> EXERCISE DESCRIPTION:
Can you turn every line of the entries below into a JSON list of strings, one string per line, with blank lines left out?

Scene-based reasoning entries

------------------------------------

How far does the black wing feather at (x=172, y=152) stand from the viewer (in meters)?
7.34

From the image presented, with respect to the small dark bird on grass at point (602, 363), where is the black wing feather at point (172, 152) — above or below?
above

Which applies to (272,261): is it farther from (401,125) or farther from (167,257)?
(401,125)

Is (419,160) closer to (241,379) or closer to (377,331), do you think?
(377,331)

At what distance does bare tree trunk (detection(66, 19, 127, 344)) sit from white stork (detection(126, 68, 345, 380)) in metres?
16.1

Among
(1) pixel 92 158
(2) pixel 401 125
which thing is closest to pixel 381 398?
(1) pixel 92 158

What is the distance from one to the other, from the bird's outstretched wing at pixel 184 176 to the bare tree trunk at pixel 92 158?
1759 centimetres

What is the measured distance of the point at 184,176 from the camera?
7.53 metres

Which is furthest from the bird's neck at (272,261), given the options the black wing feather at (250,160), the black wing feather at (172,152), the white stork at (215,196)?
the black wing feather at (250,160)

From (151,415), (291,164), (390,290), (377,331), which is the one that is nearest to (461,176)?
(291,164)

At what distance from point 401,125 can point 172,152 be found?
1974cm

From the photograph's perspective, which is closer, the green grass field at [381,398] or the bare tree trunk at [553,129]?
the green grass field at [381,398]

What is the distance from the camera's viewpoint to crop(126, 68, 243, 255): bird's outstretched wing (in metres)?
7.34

------------------------------------

> WRITTEN SOLUTION:
[
  "How far does the black wing feather at (x=172, y=152) stand from the viewer (in meters)?",
  "7.34",
  "From the image presented, with respect to the small dark bird on grass at point (602, 363), where is the black wing feather at point (172, 152) — above or below?",
  "above",
  "Which applies to (272,261): is it farther from (401,125) or farther from (167,257)?",
  "(401,125)",
  "Is (419,160) closer to (241,379) or closer to (377,331), do you think?",
  "(377,331)",
  "At what distance does bare tree trunk (detection(66, 19, 127, 344)) sit from white stork (detection(126, 68, 345, 380)) in metres?",
  "16.1",
  "Among",
  "(1) pixel 92 158",
  "(2) pixel 401 125",
  "which thing is closest to pixel 381 398?",
  "(1) pixel 92 158",
  "What is the distance from one to the other, from the bird's outstretched wing at pixel 184 176 to the bare tree trunk at pixel 92 158?",
  "1759 centimetres",
  "What is the measured distance of the point at 184,176 from the camera?",
  "7.53 metres",
  "Which is furthest from the bird's neck at (272,261), given the options the black wing feather at (250,160), the black wing feather at (172,152), the white stork at (215,196)?",
  "the black wing feather at (250,160)",
  "From (151,415), (291,164), (390,290), (377,331), which is the one that is nearest to (461,176)?",
  "(291,164)",
  "At what distance from point 401,125 can point 172,152 be found?",
  "1974cm",
  "From the photograph's perspective, which is closer, the green grass field at [381,398] or the bare tree trunk at [553,129]?",
  "the green grass field at [381,398]",
  "What is the distance from the camera's viewpoint to crop(126, 68, 243, 255): bird's outstretched wing (in metres)?",
  "7.34"
]